All the signs are there with your spouse: late nights home from the office… texts at odd hours… all-too-frequent business trips with that spry young team member… increased emotional distance and aloofness… lack of interest at home (i.e. with you). Is it an affair? Oh, maybe. But it’s likely the makings of a career crash.
Since two thirds of us aren’t engaged at work, chances are high that your spouse can be found somewhere on the spectrum of career disenchantment – ranging from mild “I’m just not that into it anymore” malaise to moderate “I spend most of my day trolling Monster.com” discontent, to flat-out “How can I fake my own death to not have to show up on Monday” vitriol. If and when the person you love is not feeling the love at work, what kind of role do you want to play?
Sometimes we have to look at our partner through fresh eyes.
Maybe you’ve gotten used to a spouse who complains about her job, and you think it’s normal because almost everyone complains about their job. Maybe your spouse complains about everything, and it’s hard to tell if it’s his job that’s making him miserable or his mother or his muffler. Maybe you’re miserable at work too and you’re immersed in a misery-loves-company-comfort-zone. Maybe your partner’s career demoralization has happened so gradually that while she doesn’t seem that much more horrified by her job this week compared to last, it’s a different story when you reflect on the slow and steady decline over the years. If you met your partner today for the first time, would you describe them as happy at work? How does your partner’s attitude towards work compare to the day you met him or her?
Get clear on your intentions. What do you want for your spouse?
Yes, it can feel risky when one half of the earning engine wants to make a career change. Yes, it can feel worrisome when your other half starts fantasizing out loud about a job you’re not so sure about (one client came home to find ‘How do I become a professional bassoon player?’ in the Google search bar, typed by a significant other who wasn’t feeling so significant at his day job anymore). If you’re able to suspend your fears and doubts for a moment, what would you really like for your spouse? What is his or her fulfillment worth to you? How much are you valuing financial stability or prestige or opportunity (or any one of the 873 things that make it easier to ignore your spouse’s career conundrum)?
I confess that I campaigned pretty hard once upon a time for The Husband to take an 18-month overseas assignment with his then-company because I valued adventure and the chance to live somewhere with year-round palm trees not bought from IKEA. I wanted to overlook that he had zero interest in the job itself, and I wanted him to overlook that too. “Can’t you just put up with it for 18 months?” I pleaded. Such blasphemy! Hang on while I rinse my mouth out with soap. I think the ultimate question here is, what would you want your spouse to want for you if the tables were turned?

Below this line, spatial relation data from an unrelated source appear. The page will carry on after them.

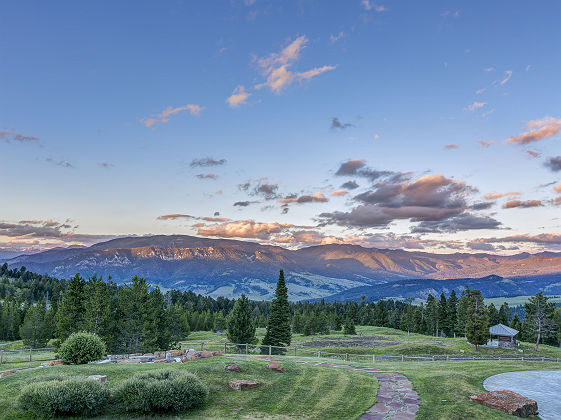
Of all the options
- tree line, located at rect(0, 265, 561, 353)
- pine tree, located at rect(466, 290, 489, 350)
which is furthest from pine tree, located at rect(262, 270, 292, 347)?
pine tree, located at rect(466, 290, 489, 350)

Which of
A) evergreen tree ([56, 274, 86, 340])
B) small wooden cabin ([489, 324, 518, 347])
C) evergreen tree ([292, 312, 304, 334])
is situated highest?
evergreen tree ([56, 274, 86, 340])

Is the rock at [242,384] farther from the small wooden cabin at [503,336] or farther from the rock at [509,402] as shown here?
the small wooden cabin at [503,336]

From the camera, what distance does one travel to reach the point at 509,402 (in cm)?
1669

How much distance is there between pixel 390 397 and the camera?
61.7 ft

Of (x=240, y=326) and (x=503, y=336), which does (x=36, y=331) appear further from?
(x=503, y=336)

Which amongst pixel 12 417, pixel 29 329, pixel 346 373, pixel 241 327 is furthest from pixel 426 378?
pixel 29 329

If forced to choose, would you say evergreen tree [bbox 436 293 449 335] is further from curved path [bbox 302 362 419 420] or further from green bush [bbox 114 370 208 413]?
green bush [bbox 114 370 208 413]

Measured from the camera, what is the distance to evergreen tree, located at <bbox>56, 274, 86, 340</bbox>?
46000 millimetres

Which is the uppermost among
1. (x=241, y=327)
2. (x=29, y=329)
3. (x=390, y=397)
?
(x=390, y=397)

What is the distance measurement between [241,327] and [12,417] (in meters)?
45.4

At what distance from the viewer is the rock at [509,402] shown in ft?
52.5

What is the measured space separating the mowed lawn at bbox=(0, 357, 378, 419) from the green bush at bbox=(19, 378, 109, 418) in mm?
599

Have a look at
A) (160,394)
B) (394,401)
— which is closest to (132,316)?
(160,394)

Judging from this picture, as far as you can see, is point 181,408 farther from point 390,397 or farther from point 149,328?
point 149,328
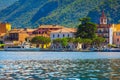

It’s okay not to know what to do.
Most of us can’t even manage our own careers, so why should we be on the hook to help our partners solve their work woes? So many of us feel frustrated with ourselves because we can’t help the ones we love to figure out what they love. It’s not an easy task, and there are people out there who can do it for them (ahem). Your job, should you accept it, is to emotionally support your spouse through their career-fix journey (in an, “I believe in you,” kind of way, especially when your spouse feels stuck and is more afraid of change than a lifetime of mediocrity). Sometimes your job is to provide financial support (in an, “It’ll be tough, but I’ve got this while you go get that degree,” kind of way). Most of the time the best role you can play with your spouse is to be the one to call a spade a spade. If you won’t tell them to fix the thing that’s making them miserable, who will?
Many of my clients have been inspired to finally take their careers by the reigns because of a supportive spouse who cared enough, and was brave enough, to say, “Honey, I love you and I want you to be happy in every area of life. It looks like your job is really not the right fit for you and I want to support you to figure out what to do about it.” Life-altering words.
Hope is really never a strategy.
Hoping for the best in your partner’s career is sweet, but it’s never really practical, is it? You can hope that your wife’s boss ends up getting transferred to Antarctica so she becomes a happy person again. You can hope your husband snaps out of his severe and utter job boredom so he shows signs of life again. You can hope your significant other gets recruited out of their dead-end job. Or you can shift from the passive place of hope to a more active place of taking actual action.
Approach your partner about how this seems like a more serious issue worth addressing. Research a coach who can help map out a plan. Become clear on the role you want to play. Talk with your husband about what used to make him happy at work. Brainstorm roles that your wife might be excellent at, given all the strengths you know she possesses. Get the ball rolling and let momentum do its trick.
Sixty percent of first marriages end in divorce. Don’t let a crappy career be the thing to steer your relationship off track (that’s what kids are for). For better or for worse, you play an instrumental role in helping your loved one enjoy the way he or she spends most of their waking hours. Happier employees make happier spouses.